With the eversion method, the internal carotid artery is transected at its origin at the bifurcation. The vessel wall is everted circumferentially around the plaque, and the plaque is divided and removed. The artery is then repaired in an end to end anastomotic fashion. The advantages of the eversion method include no need for patch closure and overall shorter carotid clamping time and total operative time.
Complications during and after surgery are dependent on various factors, such as surgeon skill and technique, patient’s risk factors, management before or after surgery.
Complications of CEA include:
Patients with TIA or evidence of carotid artery atherosclerosis are frequently seen by the primary care provider or nurse practitioner. If the workup reveals narrowing of the carotid artery, the patient should be referred to the neurologist and vascular surgeon based on degree of stenosis and symptoms present.

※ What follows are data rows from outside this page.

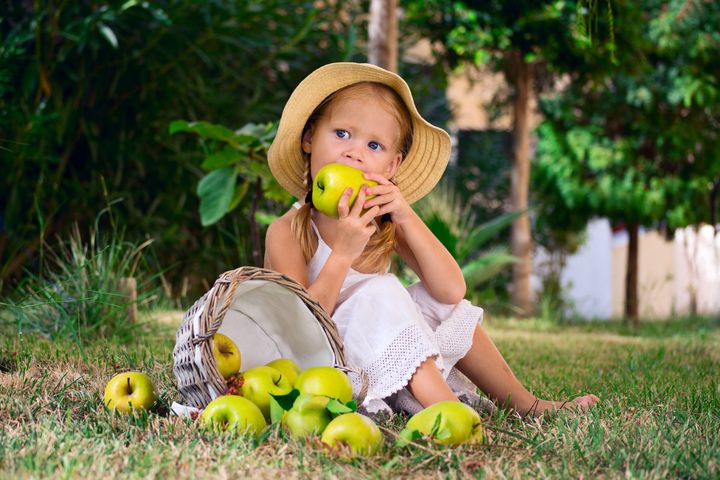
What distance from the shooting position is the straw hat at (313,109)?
8.23 feet

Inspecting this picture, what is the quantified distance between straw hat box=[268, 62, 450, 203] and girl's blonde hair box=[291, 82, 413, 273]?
0.07 feet

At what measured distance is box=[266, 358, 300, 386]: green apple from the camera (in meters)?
2.11

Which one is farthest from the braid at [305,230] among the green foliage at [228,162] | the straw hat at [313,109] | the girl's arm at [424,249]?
the green foliage at [228,162]

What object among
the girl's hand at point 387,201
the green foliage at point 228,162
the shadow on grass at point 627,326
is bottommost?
the shadow on grass at point 627,326

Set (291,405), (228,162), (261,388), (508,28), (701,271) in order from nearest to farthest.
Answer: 1. (291,405)
2. (261,388)
3. (228,162)
4. (508,28)
5. (701,271)

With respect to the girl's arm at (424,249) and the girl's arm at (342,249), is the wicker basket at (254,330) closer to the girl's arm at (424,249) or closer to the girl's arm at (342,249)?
the girl's arm at (342,249)

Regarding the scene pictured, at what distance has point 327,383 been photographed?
1.91m

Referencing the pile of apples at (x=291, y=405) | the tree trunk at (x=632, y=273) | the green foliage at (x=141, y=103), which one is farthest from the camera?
the tree trunk at (x=632, y=273)

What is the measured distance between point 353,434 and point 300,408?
19 cm

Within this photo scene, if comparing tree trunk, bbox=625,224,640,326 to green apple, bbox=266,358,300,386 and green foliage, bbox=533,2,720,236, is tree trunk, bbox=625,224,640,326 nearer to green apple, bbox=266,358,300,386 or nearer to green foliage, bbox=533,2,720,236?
green foliage, bbox=533,2,720,236

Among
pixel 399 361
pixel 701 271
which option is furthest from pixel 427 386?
pixel 701 271

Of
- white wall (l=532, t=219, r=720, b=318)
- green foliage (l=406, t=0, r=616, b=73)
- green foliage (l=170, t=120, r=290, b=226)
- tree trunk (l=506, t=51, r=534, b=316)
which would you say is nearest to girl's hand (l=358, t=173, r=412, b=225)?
green foliage (l=170, t=120, r=290, b=226)

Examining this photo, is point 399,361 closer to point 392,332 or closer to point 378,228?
point 392,332

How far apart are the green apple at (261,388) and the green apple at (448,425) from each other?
36cm
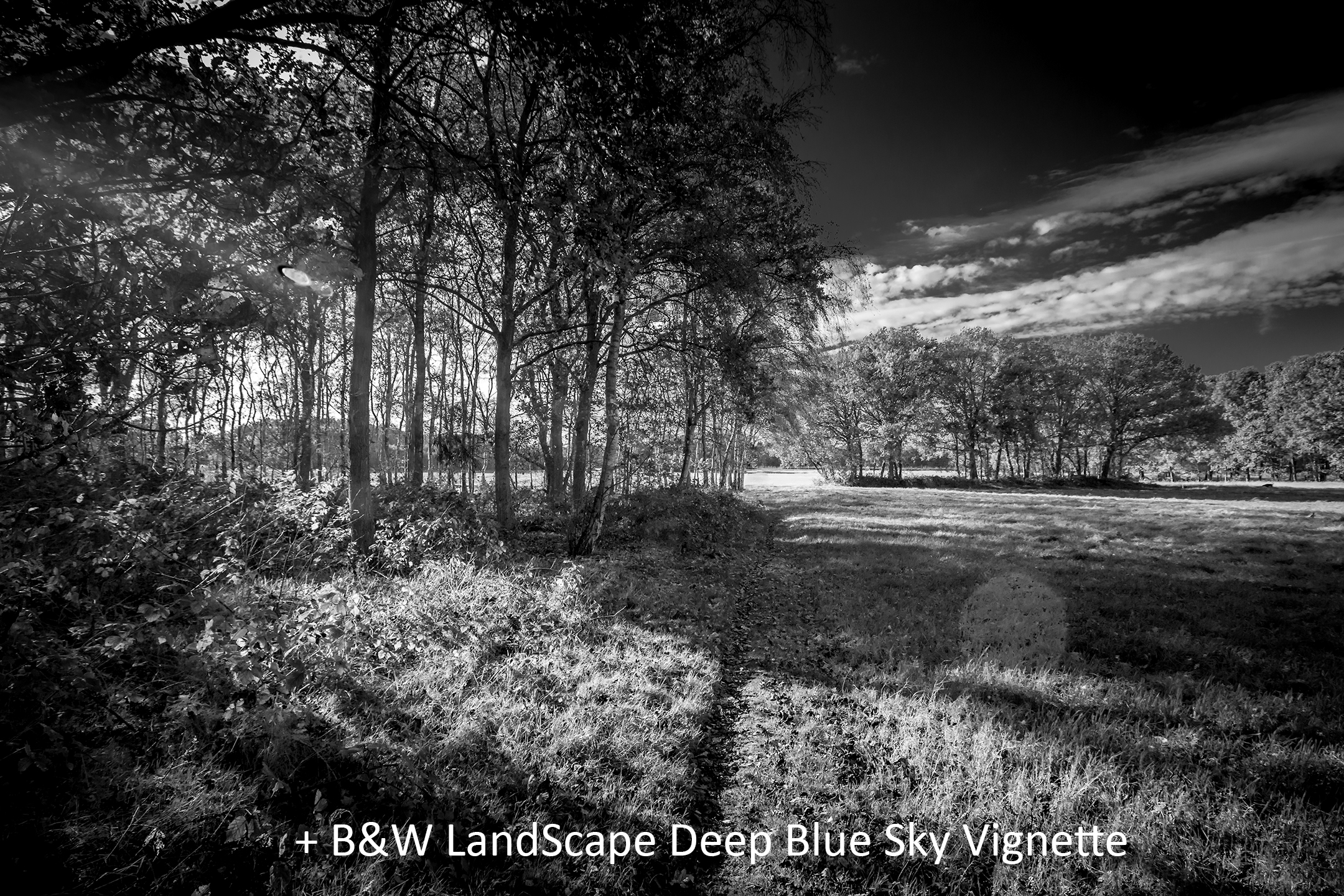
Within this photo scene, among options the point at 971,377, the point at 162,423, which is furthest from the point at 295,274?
the point at 971,377

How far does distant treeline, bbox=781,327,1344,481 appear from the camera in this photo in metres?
45.9

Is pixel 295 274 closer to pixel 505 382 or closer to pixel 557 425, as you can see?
pixel 505 382

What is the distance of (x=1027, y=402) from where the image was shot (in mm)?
46625

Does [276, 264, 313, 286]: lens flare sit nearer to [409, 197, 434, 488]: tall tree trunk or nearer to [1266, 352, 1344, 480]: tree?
[409, 197, 434, 488]: tall tree trunk

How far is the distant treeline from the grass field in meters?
36.8

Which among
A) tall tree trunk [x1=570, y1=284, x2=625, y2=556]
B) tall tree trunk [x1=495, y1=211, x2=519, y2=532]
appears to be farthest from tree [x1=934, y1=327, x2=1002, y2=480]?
tall tree trunk [x1=495, y1=211, x2=519, y2=532]

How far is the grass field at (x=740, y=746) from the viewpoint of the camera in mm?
3066

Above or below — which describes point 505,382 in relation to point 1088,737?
above

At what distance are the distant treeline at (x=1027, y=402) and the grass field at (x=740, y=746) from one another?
36826 millimetres

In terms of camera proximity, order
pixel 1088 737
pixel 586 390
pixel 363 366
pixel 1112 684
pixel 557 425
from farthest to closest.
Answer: pixel 557 425
pixel 586 390
pixel 363 366
pixel 1112 684
pixel 1088 737

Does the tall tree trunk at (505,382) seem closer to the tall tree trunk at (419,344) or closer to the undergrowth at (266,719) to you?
the tall tree trunk at (419,344)

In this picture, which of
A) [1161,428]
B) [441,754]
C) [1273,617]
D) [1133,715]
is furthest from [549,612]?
[1161,428]

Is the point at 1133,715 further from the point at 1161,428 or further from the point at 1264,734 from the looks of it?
the point at 1161,428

Carotid endarterectomy has been shown to reduce the risk of stroke in properly selected patients. Stroke is also a potential complication of CEA, therefore physicians must educate the patient regarding potential complications of the procedure. The primary care physician should encourage the patient to eliminate controllable risk factors for stroke by discontinuing smoking, maintaining a healthy weight and lowering levels of cholesterol. Regular exercise is highly recommended.